Directions =>
One part of the entries below is wanted: the lines from the one containing "order: Artiodactyla" through the one containing "common name: domestic cow". Write those out exactly and nothing else.

The records =>
<<<<

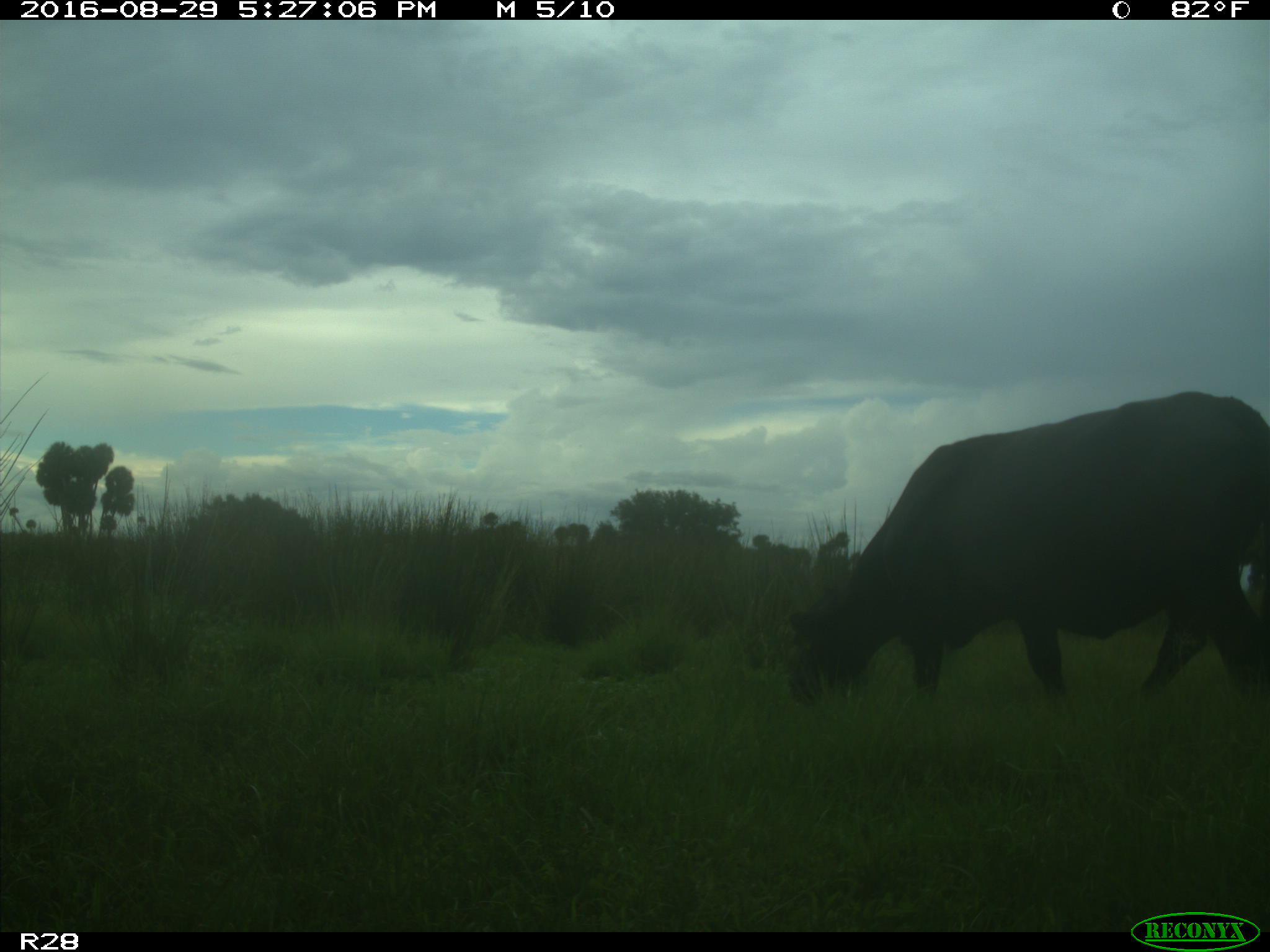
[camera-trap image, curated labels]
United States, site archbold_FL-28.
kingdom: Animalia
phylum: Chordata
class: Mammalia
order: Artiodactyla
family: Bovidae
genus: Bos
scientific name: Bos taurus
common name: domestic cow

>>>>
<<<<

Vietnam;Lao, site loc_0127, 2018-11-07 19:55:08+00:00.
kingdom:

>>>>

Solution to this task =>
order: Artiodactyla
family: Bovidae
genus: Bos
scientific name: Bos taurus
common name: domestic cow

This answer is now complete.